_TASK REQUIREMENTS:_ Return every one of the lines that follow word for word, with nothing added or changed.

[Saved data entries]
==*==
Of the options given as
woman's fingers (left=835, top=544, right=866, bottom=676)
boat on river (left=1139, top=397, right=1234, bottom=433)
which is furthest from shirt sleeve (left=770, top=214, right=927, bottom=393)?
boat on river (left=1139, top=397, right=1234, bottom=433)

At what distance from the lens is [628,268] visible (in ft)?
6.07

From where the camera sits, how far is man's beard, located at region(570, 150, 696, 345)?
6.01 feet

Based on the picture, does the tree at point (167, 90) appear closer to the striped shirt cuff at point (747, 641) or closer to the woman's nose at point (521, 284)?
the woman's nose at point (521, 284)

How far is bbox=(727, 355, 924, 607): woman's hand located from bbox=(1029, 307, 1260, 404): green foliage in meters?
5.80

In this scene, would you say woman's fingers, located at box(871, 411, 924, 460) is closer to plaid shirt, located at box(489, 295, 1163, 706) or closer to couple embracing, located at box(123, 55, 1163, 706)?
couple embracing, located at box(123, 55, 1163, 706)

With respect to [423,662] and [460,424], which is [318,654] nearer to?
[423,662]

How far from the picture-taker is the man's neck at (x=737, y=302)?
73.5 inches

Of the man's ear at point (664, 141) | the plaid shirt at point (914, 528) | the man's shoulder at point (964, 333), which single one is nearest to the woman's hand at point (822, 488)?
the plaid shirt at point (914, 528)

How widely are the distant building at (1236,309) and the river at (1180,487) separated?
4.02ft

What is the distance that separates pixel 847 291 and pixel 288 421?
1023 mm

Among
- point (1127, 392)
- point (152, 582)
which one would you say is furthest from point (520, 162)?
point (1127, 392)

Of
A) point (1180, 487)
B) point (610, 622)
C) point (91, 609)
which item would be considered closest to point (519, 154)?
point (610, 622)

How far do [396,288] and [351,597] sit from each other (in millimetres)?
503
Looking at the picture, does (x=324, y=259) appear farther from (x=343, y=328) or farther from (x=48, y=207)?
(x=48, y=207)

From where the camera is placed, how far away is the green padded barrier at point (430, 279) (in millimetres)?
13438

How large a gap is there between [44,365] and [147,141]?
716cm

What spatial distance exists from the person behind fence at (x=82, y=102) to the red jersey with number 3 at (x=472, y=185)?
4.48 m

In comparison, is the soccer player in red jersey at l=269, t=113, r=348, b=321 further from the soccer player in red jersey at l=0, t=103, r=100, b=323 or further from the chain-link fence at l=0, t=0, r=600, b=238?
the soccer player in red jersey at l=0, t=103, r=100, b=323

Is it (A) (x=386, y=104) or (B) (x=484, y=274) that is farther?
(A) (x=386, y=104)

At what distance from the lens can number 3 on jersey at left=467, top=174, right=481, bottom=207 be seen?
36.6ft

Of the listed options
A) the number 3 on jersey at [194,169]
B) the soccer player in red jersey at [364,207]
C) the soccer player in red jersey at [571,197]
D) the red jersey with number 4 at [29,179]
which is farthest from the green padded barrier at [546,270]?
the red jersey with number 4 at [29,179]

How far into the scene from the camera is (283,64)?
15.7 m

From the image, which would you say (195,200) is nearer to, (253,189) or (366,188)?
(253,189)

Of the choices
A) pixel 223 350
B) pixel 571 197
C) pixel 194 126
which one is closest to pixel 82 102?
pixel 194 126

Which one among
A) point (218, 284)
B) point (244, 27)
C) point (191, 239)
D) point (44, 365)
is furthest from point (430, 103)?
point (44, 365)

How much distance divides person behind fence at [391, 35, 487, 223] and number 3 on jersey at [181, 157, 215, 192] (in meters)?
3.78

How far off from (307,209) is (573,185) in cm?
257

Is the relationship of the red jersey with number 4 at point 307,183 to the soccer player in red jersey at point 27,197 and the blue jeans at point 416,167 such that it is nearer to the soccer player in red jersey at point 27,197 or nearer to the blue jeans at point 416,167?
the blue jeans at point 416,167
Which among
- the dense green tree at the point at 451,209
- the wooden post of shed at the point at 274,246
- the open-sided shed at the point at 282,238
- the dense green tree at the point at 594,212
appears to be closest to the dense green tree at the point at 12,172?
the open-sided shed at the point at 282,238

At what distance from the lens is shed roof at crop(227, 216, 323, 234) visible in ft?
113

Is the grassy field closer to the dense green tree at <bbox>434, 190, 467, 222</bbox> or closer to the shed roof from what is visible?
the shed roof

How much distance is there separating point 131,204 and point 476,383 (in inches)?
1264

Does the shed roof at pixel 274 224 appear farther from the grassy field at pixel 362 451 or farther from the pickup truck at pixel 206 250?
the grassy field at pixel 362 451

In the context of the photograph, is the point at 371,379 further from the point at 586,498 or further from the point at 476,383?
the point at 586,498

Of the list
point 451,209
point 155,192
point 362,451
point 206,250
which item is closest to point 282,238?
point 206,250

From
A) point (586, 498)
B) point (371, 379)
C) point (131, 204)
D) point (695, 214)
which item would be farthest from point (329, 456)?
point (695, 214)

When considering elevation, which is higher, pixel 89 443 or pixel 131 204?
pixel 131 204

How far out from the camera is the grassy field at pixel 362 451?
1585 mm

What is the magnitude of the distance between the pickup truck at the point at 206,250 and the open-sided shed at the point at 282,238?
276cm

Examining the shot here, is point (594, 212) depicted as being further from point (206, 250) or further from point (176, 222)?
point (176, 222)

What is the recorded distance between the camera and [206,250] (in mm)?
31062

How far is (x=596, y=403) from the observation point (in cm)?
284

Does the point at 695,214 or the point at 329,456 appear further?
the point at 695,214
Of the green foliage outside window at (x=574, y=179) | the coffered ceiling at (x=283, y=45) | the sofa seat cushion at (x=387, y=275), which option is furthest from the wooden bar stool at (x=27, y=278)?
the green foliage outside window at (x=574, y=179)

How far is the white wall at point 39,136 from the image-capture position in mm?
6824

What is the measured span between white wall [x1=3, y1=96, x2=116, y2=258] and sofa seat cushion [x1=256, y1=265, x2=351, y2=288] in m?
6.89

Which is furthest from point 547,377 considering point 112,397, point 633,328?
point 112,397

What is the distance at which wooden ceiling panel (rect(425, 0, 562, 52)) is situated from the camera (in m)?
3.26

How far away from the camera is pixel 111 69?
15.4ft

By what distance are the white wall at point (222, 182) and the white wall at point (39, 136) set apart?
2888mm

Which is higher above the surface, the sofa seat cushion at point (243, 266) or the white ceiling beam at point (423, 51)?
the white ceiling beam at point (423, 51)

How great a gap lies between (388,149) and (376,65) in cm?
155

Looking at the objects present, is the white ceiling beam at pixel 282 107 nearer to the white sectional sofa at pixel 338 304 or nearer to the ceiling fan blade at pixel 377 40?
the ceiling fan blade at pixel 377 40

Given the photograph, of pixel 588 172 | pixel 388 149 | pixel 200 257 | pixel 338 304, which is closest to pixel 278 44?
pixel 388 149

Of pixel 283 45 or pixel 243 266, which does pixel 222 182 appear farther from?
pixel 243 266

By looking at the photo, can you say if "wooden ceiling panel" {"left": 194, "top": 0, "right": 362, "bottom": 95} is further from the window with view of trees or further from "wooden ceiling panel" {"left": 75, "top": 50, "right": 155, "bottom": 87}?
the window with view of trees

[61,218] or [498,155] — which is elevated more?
==*==
_EXERCISE RESULT:_
Of the options given as
woman's fingers (left=835, top=544, right=866, bottom=676)
boat on river (left=1139, top=397, right=1234, bottom=433)
which is furthest from shirt sleeve (left=770, top=214, right=927, bottom=393)?
boat on river (left=1139, top=397, right=1234, bottom=433)

At what distance from the lens is [628,268] visible (in ft)?
6.07

From where the camera sits, how far is man's beard, located at region(570, 150, 696, 345)?
6.01 feet

Based on the picture, does the tree at point (167, 90) appear closer to the striped shirt cuff at point (747, 641) or closer to the woman's nose at point (521, 284)?
the woman's nose at point (521, 284)

How far is bbox=(727, 355, 924, 607): woman's hand located from bbox=(1029, 307, 1260, 404): green foliage in meters?
5.80

In this scene, would you say woman's fingers, located at box(871, 411, 924, 460) is closer to plaid shirt, located at box(489, 295, 1163, 706) or closer to couple embracing, located at box(123, 55, 1163, 706)?
couple embracing, located at box(123, 55, 1163, 706)

With respect to [423,662] and [460,424], which is [318,654] nearer to?
[423,662]

How far from the picture-taker is the man's neck at (x=737, y=302)?
73.5 inches

Of the man's ear at point (664, 141) | the plaid shirt at point (914, 528) | the man's shoulder at point (964, 333), which single one is nearest to the woman's hand at point (822, 488)?
the plaid shirt at point (914, 528)

How widely are the distant building at (1236,309) and the river at (1180,487) separated?
4.02ft

What is the distance that separates pixel 847 291 and pixel 288 421?
1023 mm

Among
- point (1127, 392)
- point (152, 582)
which one would you say is furthest from point (520, 162)?
point (1127, 392)

Of
A) point (1180, 487)
B) point (610, 622)
C) point (91, 609)
which item would be considered closest to point (519, 154)?
point (610, 622)

How far do [396,288] and [351,597] sit from each other (in millimetres)?
503
Looking at the picture, does (x=324, y=259) appear farther from (x=343, y=328) or farther from (x=48, y=207)?
(x=48, y=207)

From where the camera is placed, how far away is the green padded barrier at point (430, 279) (in millimetres)?
13438

How large a gap is there between [44,365] and [147,141]?
716cm

What spatial distance exists from the person behind fence at (x=82, y=102) to the red jersey with number 3 at (x=472, y=185)?
4.48 m

In comparison, is the soccer player in red jersey at l=269, t=113, r=348, b=321 further from the soccer player in red jersey at l=0, t=103, r=100, b=323 or further from the chain-link fence at l=0, t=0, r=600, b=238?
the soccer player in red jersey at l=0, t=103, r=100, b=323

Is it (A) (x=386, y=104) or (B) (x=484, y=274) that is farther?
(A) (x=386, y=104)

At what distance from the lens can number 3 on jersey at left=467, top=174, right=481, bottom=207 be seen?
36.6ft

Of the listed options
A) the number 3 on jersey at [194,169]
B) the soccer player in red jersey at [364,207]
C) the soccer player in red jersey at [571,197]
D) the red jersey with number 4 at [29,179]
which is farthest from the green padded barrier at [546,270]?
the red jersey with number 4 at [29,179]

How far into the scene from the camera is (283,64)?
15.7 m

From the image, which would you say (195,200) is nearer to, (253,189) or (366,188)?
(253,189)

Of the choices
A) pixel 223 350
B) pixel 571 197
C) pixel 194 126
which one is closest to pixel 82 102?
pixel 194 126

Which one among
A) point (218, 284)
B) point (244, 27)
C) point (191, 239)
D) point (44, 365)
is furthest from point (430, 103)?
point (44, 365)

How much distance divides person behind fence at [391, 35, 487, 223] and number 3 on jersey at [181, 157, 215, 192] (in meters)?
3.78

How far off from (307,209) is (573,185) in cm?
257

Is the relationship of the red jersey with number 4 at point 307,183 to the soccer player in red jersey at point 27,197 and the blue jeans at point 416,167 such that it is nearer to the soccer player in red jersey at point 27,197 or nearer to the blue jeans at point 416,167?
the blue jeans at point 416,167
Which among
- the dense green tree at the point at 451,209
- the wooden post of shed at the point at 274,246
- the open-sided shed at the point at 282,238
- the dense green tree at the point at 594,212
appears to be closest to the dense green tree at the point at 12,172?
the open-sided shed at the point at 282,238

At what distance from the lens is shed roof at crop(227, 216, 323, 234) visible in ft?
113

Is the grassy field closer to the dense green tree at <bbox>434, 190, 467, 222</bbox> or closer to the shed roof from what is visible?
the shed roof

How much distance is there separating point 131,204 and point 476,383 (in inches)?
1264

Does the shed roof at pixel 274 224 appear farther from the grassy field at pixel 362 451 or farther from the pickup truck at pixel 206 250?
the grassy field at pixel 362 451

In the context of the photograph, is the point at 371,379 further from the point at 586,498 or further from the point at 476,383?
the point at 586,498

Of the list
point 451,209
point 155,192
point 362,451
point 206,250
which item is closest to point 282,238?
point 206,250

From
A) point (586, 498)
B) point (371, 379)
C) point (131, 204)
D) point (695, 214)
which item would be farthest from point (329, 456)?
point (695, 214)

When considering elevation, which is higher, pixel 89 443 or pixel 131 204?
pixel 131 204

How far out from the camera is the grassy field at pixel 362 451?
1585 mm

What is the magnitude of the distance between the pickup truck at the point at 206,250 and the open-sided shed at the point at 282,238?
276cm

Examining the shot here, is point (594, 212) depicted as being further from point (206, 250) or further from point (176, 222)?
point (176, 222)

What is the recorded distance between the camera and [206,250] (in mm)?
31062

How far is (x=596, y=403) from the observation point (in cm)?
284

Does the point at 695,214 or the point at 329,456 appear further?
the point at 695,214
Of the green foliage outside window at (x=574, y=179) | the coffered ceiling at (x=283, y=45) | the sofa seat cushion at (x=387, y=275), which option is furthest from the wooden bar stool at (x=27, y=278)?
the green foliage outside window at (x=574, y=179)

How far is the white wall at point 39,136 from the image-capture position in mm?
6824

What is the measured span between white wall [x1=3, y1=96, x2=116, y2=258] and sofa seat cushion [x1=256, y1=265, x2=351, y2=288] in m?
6.89

Which is furthest from point 547,377 considering point 112,397, point 633,328?
point 112,397

What is the distance at which wooden ceiling panel (rect(425, 0, 562, 52)) is situated from the camera (in m)?
3.26

How far away from the camera is pixel 111 69?
15.4ft

By what distance are the white wall at point (222, 182) and the white wall at point (39, 136) set apart?
2888mm

Which is higher above the surface, the sofa seat cushion at point (243, 266) or the white ceiling beam at point (423, 51)?
the white ceiling beam at point (423, 51)

How great a gap lies between (388,149) and (376,65) in cm?
155

Looking at the objects present, is the white ceiling beam at pixel 282 107 nearer to the white sectional sofa at pixel 338 304 or nearer to the ceiling fan blade at pixel 377 40?
the ceiling fan blade at pixel 377 40

Given the photograph, of pixel 588 172 | pixel 388 149 | pixel 200 257 | pixel 338 304, which is closest to pixel 278 44?
pixel 388 149

Of pixel 283 45 or pixel 243 266, which does pixel 222 182 appear farther from?
pixel 243 266

By looking at the photo, can you say if "wooden ceiling panel" {"left": 194, "top": 0, "right": 362, "bottom": 95} is further from the window with view of trees or further from "wooden ceiling panel" {"left": 75, "top": 50, "right": 155, "bottom": 87}?
the window with view of trees

[61,218] or [498,155] — which is elevated more?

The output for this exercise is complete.